Q: Tell us a bit more about your laboratory (e.g. PhDs, Post-doctorates) and the groundbreaking research you consider to have achieved, and other achievements you would like to obtain in the near future.

A: My laboratory has a team of postdoctoral fellows and PhD students who have a passion for science and research and have been very creative. Our work reveled that metabolic enzymes such as fumarase and pyruvate kinase M2 (PKM2) can possess non-metabolic function critical for tumor development. We have elucidated fundamental mechanisms underlying the Warburg effect. My group for the first time reported that activation of receptor tyrosine kinases induces translocation of PKM2 into the nucleus, where it binds to and activates tyrosine-phosphorylated β-catenin (Nature, 2011). This finding shows that β-catenin is regulated in distinct ways by receptor tyrosine kinases and Wnt ligands. Importantly, transcription factor-associated PKM2 binds to histone H3 and removes HDAC3 from gene promoter regions, leading to subsequent H3 acetylation, gene transcription, and cell cycle progression (Cell, 2012). Nuclear PKM2 promotes the Warburg effect via a positive feedback mechanism by upregulating Glut1, LDHA, and PKM2 expression (Nature Cell Biology, 2012). We continue to study how tumor cells coordinately regulate glycolysis and mitochondrial metabolism and how tumor cells differentially alter the functions of metabolic enzymes and use energy resources, including sugars, lipids, and metabolites, to promote their own growth and proliferation.
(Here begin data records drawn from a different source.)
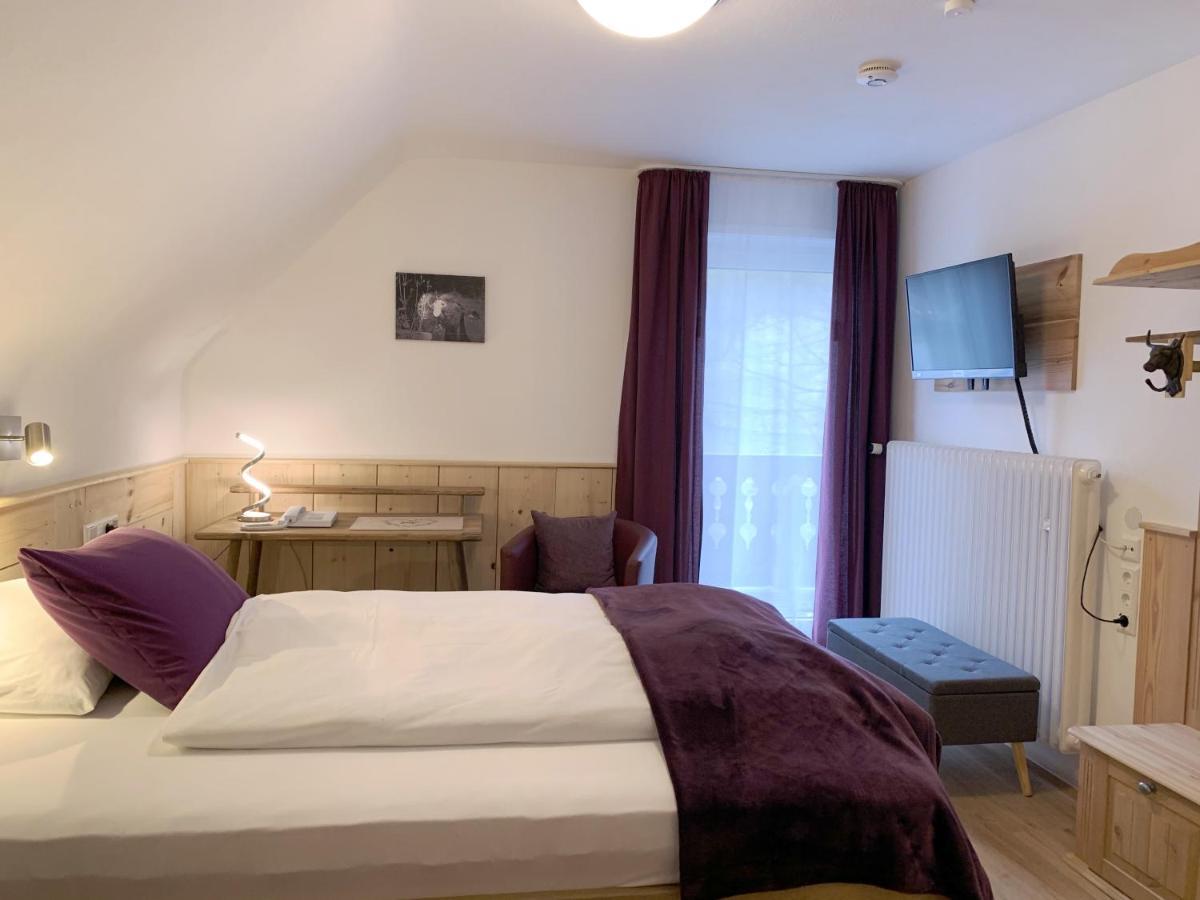Landhotel Untere Kapfenhardter Muehle Unterreichenbach Buitenkant foto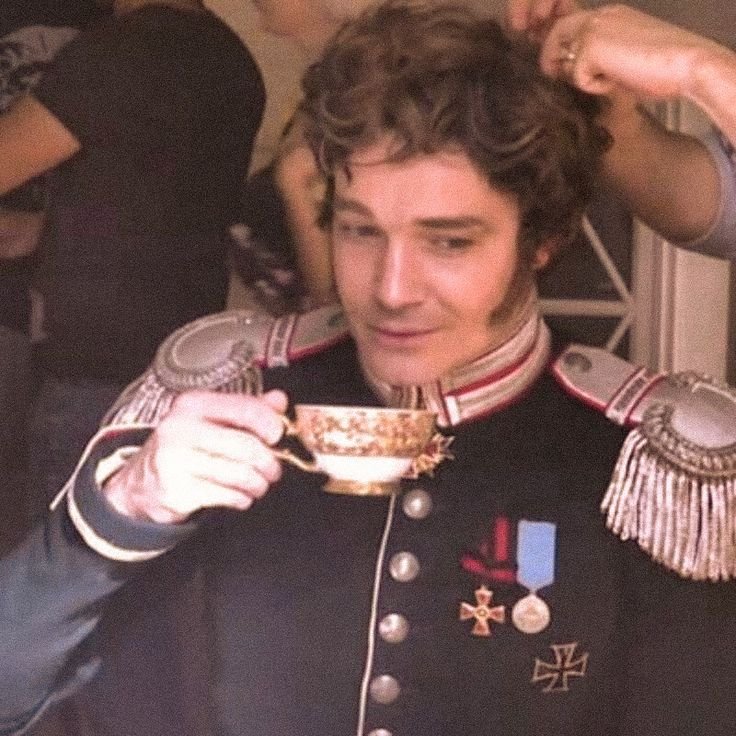 Максим матвеев мужики в форме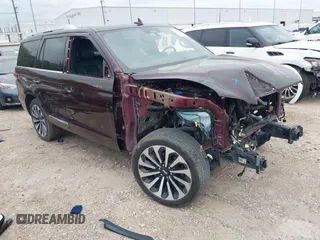 2023 Lincoln Navigator Reserve z VIN 5LMJJ2LG4PEL01818, wystawiony jako IAAI lot #42178476 z przebiegiem 31 059 mil mil oraz . Historia ofert i sprzedaży dostępna na DreamBid. Obrazek 1.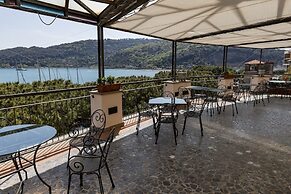 Hotel Paradiso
Q: As a MD-PhD graduate, could you please illustrate the difference in demands and aspects of being a physician and a clinical researcher?

A: A physician is required to provide the best possible medical care to directly help patients and attempt to cure the patients' diseases. A clinical researcher seeks the answers to unanswered clinical questions in an attempt to find new or better cures of diseases. As an MD-PhD graduate, I have benefited from my knowledge of both basic and medical sciences and my skill in using cutting-edge life science technologies to address fundamental questions in oncology.

Q: Strong collaborative ties are important for ongoing and future research work, would you be keen to move to Asia as a visiting or a distinguished scientist exchange-basis? What are the research areas that you would like to work on?

A: Yes, I would embrace opportunities to partner with colleagues in Asia to work on cancer research.